Mohon tunggu...
Muchsin Ridlo
Muchsin Ridlo Mohon Tunggu... Konsultan - Teaching & Learning Expert | School Branding & Marketing Strategist

Penyuka kopi hitam tanpa gula, segala hal tentang pendidikan serta pembaca sekaligus penulis.

Selanjutnya

Tutup

Pendidikan Pilihan

Guru Beprestasi = Murid Berprestasi?

24 Juli 2024   20:17 Diperbarui: 24 Juli 2024   20:32 64
+
Laporkan Konten
Laporkan Akun
Kompasiana adalah platform blog. Konten ini menjadi tanggung jawab bloger dan tidak mewakili pandangan redaksi Kompas.
Lihat foto
Pendidikan. Sumber ilustrasi: PEXELS/McElspeth

Tulisan ini terinspirasi saat saya sebenarnya sedang mencari beberapa referensi tentang gaya belajar yang dianggap "mitos" sebab ada beberapa sumber menyatakan bahwa tidak ada (belum ada) penelitian yang benar-benar menunjukkan korelasi antara gaya belajar dan hasil belajar yang diharapkan.

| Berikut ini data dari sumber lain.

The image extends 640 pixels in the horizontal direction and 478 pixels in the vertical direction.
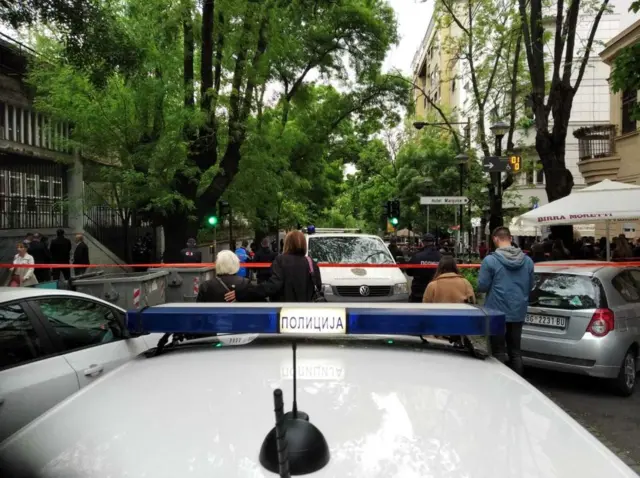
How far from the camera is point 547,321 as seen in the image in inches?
281

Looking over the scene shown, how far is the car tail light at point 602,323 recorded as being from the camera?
22.1 feet

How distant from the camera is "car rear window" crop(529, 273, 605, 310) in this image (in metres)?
6.91

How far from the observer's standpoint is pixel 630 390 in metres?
6.98

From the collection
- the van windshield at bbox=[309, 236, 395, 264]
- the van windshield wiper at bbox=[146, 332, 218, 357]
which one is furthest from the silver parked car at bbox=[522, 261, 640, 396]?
the van windshield wiper at bbox=[146, 332, 218, 357]

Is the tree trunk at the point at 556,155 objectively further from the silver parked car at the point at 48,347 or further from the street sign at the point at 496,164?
the silver parked car at the point at 48,347

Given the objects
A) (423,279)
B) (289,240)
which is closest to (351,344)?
(289,240)

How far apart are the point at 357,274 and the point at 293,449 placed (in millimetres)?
9302

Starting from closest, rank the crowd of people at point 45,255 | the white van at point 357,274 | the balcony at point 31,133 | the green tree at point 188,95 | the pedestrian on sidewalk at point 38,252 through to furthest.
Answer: the white van at point 357,274
the crowd of people at point 45,255
the green tree at point 188,95
the pedestrian on sidewalk at point 38,252
the balcony at point 31,133

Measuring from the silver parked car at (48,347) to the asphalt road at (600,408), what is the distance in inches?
170

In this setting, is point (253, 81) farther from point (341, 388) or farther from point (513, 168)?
point (341, 388)

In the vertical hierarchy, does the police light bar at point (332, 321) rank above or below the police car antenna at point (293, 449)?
above

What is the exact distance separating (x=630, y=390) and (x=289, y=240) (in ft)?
14.4

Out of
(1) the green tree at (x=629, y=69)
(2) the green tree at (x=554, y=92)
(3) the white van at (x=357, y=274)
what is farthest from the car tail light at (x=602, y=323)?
(2) the green tree at (x=554, y=92)

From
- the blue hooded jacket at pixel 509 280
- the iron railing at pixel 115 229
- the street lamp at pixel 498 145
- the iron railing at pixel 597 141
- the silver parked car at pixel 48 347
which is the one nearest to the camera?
the silver parked car at pixel 48 347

Khusus untuk mitos tersebut akan kita bahas dikemudian hari ya?

Hari ini saya ingin mengajak anda untuk merenungkan kembali seperti judul artikel ini "Guru Berprestasi=Murid Berprestasi?".

Pertanyaan sekaligus pernyataan ini mungkin pernah atau sering anda dengar. Boleh jadi menjadi tuntutan di sekolah anda.

Pernyataan ini dulu juga sempat ditanyakan kepada saya melalui kolom media sosial dan sempat membuat saya sedikit minder.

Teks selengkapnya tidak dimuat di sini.